PROBLEMS AND TASKS -
1. In the solution to the three-plane problem below, what are the coordinates of point P?
2. Translate this sentence from the three-plane problem below into Spanish: "Three planes meet at two points it means they have infinitely many solutions."

ARTICLE -
Question

If three planes $P_1\equiv 2x+y+z-1=0,P_2\equiv x-y+z-2=0$ and $P_3\equiv \alpha x-y+3z-5=0$ intersect each other at point $P$ on $XOY$ plane and at point $Q$ on $YOZ$ plane, where $O$ is the origin, then identify the correct statement(s)?

• A. The length of projection of $\overrightarrow{PQ}$ on $x-$axis is $1.$ unit
• B. Straight line perpendicular to plane $P_3$ and passing through $P$ is $\frac{x-1}{4}=\frac{y+1}{-1}=\frac{z}{3}.$
• C. Centroid of the triangle $OPQ$ is $(\frac{1}{3},\frac{-1}{2},\frac{1}{2})$
• D. The value of $\alpha$ is $4.$

Answer 1

Answer: (A), (B), (C), (D)

The value of $\alpha$ is $4.$

Three planes meet at two points it means they have infinitely many solutions.
$\therefore$$\left|\begin{array}{ccc}2& 1& 1\\ 1& -1& 1\\ \alpha & -1& 3\end{array}\right|=0$
$\Rightarrow 2(-3+1)-1(3-\alpha )+1(-1+\alpha )=0$
$\Rightarrow \alpha =4$
Thus, equation of planes are
$P_1:2x+y+z=1$
$P_2:x-y+z=2$
$P_3:4x-y+3z=5$
Since point $P$ lies on $XOY$ plane
$\therefore$ Put $z=0$ in the above planes
$\Rightarrow x=1,y=-1$
$\therefore P(1,-1,0)$
and point $Q$ lies on $YOZ$ plane
$\therefore$ Put $x=0$ in the above planes
$\Rightarrow z=\frac{3}{2},y=-\frac{1}{2}$
$\therefore Q(0,-\frac{1}{2},\frac{3}{2})$


Straight line perpendicular to plane $P_3$ and passing through $P$ is $\frac{x-1}{4}=\frac{y+1}{-1}=\frac{z}{3}.$

We have, $\overrightarrow{PQ}=\hat{i}+\frac{1}{2}\hat{j}+\frac{3}{2}\hat{k}$
Now, the length of projection of $\overrightarrow{PQ}$ on $x-$axis is $|(\hat{i}+\frac{1}{2}\hat{j}+\frac{3}{2}\hat{k})\cdot \left(\frac{\pm \hat{i}}{|\pm \hat{i}|}\right)|$
$1$ unit.

ENTRIES -
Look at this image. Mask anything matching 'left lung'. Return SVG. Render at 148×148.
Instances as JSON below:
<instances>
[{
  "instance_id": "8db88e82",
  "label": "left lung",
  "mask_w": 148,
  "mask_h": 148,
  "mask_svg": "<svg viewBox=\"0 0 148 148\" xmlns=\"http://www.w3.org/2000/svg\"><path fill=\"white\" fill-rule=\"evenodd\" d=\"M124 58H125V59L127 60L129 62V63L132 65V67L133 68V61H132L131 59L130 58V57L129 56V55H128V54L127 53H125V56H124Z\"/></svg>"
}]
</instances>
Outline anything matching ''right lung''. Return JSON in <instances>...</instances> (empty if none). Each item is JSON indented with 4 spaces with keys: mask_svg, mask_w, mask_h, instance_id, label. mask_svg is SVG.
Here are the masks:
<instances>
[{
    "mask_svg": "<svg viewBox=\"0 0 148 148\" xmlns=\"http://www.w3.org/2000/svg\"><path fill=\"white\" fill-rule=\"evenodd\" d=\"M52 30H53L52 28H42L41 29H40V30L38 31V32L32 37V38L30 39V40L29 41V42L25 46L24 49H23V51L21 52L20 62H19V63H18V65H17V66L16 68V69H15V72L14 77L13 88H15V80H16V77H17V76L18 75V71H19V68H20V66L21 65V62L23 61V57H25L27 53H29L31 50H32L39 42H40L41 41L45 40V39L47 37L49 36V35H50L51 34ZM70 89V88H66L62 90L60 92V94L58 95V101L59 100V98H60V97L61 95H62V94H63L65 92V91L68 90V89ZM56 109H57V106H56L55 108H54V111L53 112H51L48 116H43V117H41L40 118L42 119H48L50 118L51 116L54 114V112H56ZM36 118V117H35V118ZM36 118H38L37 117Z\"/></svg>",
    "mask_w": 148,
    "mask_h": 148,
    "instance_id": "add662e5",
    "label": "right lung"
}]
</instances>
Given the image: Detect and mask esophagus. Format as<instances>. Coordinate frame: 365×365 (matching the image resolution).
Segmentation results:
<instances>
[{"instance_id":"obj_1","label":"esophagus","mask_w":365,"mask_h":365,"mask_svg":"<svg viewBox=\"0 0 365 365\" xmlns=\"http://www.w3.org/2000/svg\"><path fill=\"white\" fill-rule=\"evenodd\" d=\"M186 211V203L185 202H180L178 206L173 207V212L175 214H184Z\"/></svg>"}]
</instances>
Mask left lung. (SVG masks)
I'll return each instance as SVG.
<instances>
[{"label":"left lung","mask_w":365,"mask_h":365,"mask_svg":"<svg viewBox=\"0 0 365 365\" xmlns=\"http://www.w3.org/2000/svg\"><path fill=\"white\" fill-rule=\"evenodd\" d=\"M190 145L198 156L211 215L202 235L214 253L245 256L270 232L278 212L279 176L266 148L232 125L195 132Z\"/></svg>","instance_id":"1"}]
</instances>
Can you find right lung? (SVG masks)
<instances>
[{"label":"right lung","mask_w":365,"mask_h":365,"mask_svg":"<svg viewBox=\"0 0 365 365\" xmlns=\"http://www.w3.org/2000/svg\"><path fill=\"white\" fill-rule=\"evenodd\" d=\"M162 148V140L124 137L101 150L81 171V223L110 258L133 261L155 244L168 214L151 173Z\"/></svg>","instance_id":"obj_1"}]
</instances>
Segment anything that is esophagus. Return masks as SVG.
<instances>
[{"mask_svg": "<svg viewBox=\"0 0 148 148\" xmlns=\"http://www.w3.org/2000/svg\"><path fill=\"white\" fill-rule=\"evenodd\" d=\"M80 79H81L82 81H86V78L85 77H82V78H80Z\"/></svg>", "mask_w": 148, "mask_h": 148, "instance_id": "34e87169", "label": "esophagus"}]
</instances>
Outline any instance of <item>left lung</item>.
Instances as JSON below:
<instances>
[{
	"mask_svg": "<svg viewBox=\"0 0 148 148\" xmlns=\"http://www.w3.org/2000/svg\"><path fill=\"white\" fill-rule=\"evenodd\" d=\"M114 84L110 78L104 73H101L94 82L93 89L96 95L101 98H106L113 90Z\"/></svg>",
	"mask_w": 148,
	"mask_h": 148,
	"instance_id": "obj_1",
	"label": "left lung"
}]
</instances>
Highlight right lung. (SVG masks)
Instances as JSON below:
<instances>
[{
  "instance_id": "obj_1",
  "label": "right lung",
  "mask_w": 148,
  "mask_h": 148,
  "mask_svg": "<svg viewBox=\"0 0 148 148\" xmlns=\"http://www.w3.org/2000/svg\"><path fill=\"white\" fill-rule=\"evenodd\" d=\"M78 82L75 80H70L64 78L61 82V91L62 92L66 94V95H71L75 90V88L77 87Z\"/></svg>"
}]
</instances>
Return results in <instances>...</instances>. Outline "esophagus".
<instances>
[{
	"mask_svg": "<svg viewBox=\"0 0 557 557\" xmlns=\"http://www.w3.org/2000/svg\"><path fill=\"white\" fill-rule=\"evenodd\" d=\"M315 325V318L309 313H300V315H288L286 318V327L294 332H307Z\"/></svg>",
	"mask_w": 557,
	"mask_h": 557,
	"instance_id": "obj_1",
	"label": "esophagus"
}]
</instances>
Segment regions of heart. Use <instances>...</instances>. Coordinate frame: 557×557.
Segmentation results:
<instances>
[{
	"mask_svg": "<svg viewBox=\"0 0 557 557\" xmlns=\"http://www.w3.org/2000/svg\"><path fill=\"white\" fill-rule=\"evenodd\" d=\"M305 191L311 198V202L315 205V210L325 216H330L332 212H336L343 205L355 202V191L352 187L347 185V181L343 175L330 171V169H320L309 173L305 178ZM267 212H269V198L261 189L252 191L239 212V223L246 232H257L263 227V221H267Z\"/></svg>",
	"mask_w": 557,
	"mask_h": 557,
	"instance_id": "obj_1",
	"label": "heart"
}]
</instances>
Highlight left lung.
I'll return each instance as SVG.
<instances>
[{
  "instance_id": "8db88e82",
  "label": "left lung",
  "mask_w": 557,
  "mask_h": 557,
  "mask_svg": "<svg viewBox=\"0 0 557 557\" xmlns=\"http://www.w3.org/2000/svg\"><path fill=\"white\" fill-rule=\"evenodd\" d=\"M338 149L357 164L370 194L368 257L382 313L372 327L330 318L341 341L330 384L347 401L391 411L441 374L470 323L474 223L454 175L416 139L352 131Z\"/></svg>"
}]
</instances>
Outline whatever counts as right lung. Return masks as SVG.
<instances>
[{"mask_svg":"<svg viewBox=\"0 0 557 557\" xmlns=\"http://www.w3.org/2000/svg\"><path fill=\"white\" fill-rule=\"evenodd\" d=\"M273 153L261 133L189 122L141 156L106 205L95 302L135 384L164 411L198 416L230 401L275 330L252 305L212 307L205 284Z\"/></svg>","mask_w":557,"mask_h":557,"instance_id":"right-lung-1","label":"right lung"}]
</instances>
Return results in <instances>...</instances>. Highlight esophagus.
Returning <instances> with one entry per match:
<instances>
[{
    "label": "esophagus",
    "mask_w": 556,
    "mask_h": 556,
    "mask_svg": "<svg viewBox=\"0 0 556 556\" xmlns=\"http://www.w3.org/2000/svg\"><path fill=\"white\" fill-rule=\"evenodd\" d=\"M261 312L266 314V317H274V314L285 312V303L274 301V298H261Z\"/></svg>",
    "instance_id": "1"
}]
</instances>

RESPONSES IN ORDER -
1. (1, −1, 0)

2. Tres planos se cortan en dos puntos, lo que significa que tienen infinitas soluciones.